The Art of French Kissing

My jaw dropped and time seemed to slow down around me.

 

“She was the only one who seemed to be able to get me out of scrapes without getting too mad at me,” Guillaume continued. I could barely hear him over the rushing sound in my ears. I knew that my face had turned beet red, although of course no one in the audience knew that I was the person he was talking about. Guillaume went on: “Somehow, she always made it so I came out looking good.”

 

“Okay, she sounds perfect,” Katie said. “I need a publicist like that.” The audience laughed lightly, and she added, “So, what’s the problem?”

 

Guillaume cast his eyes down. “Well, the thing is, she liked this reporter named Gabriel, and I knew she did,” he said.

 

“Oh, no,” I muttered to myself, prompting a strange look from my Texan seatmate. I barely noticed. My face felt hot, and my palms were suddenly sweaty. Had Guillaume really just announced to the entire country that I had an inappropriate crush on a journalist?
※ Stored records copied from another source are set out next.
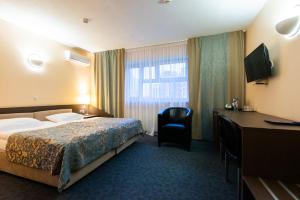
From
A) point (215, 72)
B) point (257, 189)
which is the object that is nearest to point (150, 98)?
point (215, 72)

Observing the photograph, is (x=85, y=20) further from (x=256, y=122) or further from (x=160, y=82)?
(x=256, y=122)

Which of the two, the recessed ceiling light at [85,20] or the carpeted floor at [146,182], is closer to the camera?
the carpeted floor at [146,182]

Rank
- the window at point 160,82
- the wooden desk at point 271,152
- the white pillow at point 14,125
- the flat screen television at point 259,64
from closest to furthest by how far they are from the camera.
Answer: the wooden desk at point 271,152 < the flat screen television at point 259,64 < the white pillow at point 14,125 < the window at point 160,82

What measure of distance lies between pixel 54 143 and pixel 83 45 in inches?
133

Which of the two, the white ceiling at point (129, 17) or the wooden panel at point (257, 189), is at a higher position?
the white ceiling at point (129, 17)

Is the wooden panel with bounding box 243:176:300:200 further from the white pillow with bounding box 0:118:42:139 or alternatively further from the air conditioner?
the air conditioner

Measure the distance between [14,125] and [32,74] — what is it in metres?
1.34

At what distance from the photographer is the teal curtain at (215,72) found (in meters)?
3.52

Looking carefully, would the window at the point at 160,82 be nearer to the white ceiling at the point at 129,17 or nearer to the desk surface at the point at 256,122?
the white ceiling at the point at 129,17

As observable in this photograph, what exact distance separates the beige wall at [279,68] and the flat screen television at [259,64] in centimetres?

And this was supposed to make me feel better? I wanted to shrink into my seat and disappear.

 

“Oh, really?” Katie prompted, leaning forward with some interest.

 

“Yes,” Guillaume said, the sheepish expression across his face.

 

“Please stop talking,” I muttered under my breath. “Please stop talking.” But Guillaume apparently wasn’t listening to me. The only one who seemed to respond to my words was the Texan, who finally scooted an inch or two away from me and gave me a look as if he was afraid I was insane.

 

Onstage, Guillaume continued, undeterred by the please shut up mental messages I was furiously sending him. “See the thing is, I’ve been basically trying to screw with Gabe for the last thirty years,” he said.

 

Wait. What? Thirty years? What was he talking about?

 

“I’m a bit of a jerk,” Guillaume continued. “But the thing is, this time, it actually mattered. It wasn’t just harmless. I actually effed things up with Emma and Gabe.”

 

“Why is it you’ve been trying to screw things up with this Gabe for the last thirty years?” Katie prompted. Good question, Katie, I thought.

 

Guillaume shrugged, a mischievous expression playing across his perfect features. “Ah, it’s silly really,” he said. “It’s our stupid brotherly rivalry.”

 

I gasped. “Huh?” I said aloud. I couldn’t understand what Guillaume was talking about.

 

“See, he’s my half brother,” Guillaume continued onstage.

 

“What?” I breathed.

 

Beside me, the Texan was staring at me with alarm. “You crazy or something, lady?” he asked. He scooted even closer to his wife. I barely noticed.

 

“But he grew up in the United States with his mom,” Guillaume continued. “He’s a year and a half older than me. So when he’d come spend summers with our dad and me, all the girls went for him since he was bigger, stronger—and half American. Even all those summers he spent teaching me to speak better English, I was still just the boring French kid next door.”

 

Guillaume paused and grinned. “It’s why I had to join a band,” he quipped. “It’s the only way I was ever going to get laid with Gabe around every summer.”

 

The audience laughed at his joke, but all I could do was stare, my jaw hanging open. “They’re brothers?” I whispered to myself. How could it be? How had Gabe never mentioned any of this to me? But it certainly explained a lot—like how Gabe knew so much about Guillaume’s background, how he always seemed to know what Guillaume was doing, and how he was the only one who seemed to effortlessly see through my lies about Guillaume’s odd behavior.

 

I thought about it for a moment. Although I never would have put two and two together, it made so much sense. They did look alike. But while Guillaume wore his dark hair spiky and sexy, Gabe wore his combed and professional. Guillaume’s green eyes were framed by thick, dark eyelashes, Gabe’s were hidden behind his omnipresent wire-rimmed glasses, but they were more similar than I’d ever realized. Where Guillaume flaunted his body in curve-hugging rock-star wear, Gabe tended to be more professional and reserved, but I suspected that their builds were more similar under those clothes than I had considered. Even their accents when speaking English were identical, although Guillaume’s was thicker. Obviously, this could be explained by the fact that they shared a father and that much of Guillaume’s English had come from Gabe’s tutelage.

 

Katie was talking as I tuned back in, still riveted by the revelation. “So,” she was saying, “I hear from producers that this brother of yours is actually here backstage right now. Can we bring him out?”

 

I could feel my eyes widen as Gabe, looking even more handsome than I remembered, came striding reluctantly out from stage left, looking embarrassed. He was dressed casually in dark jeans and a gray T-shirt that actually showed off contours of his arms and chest I’d never noticed before under his stiff, button-down shirts. He had never looked better to me.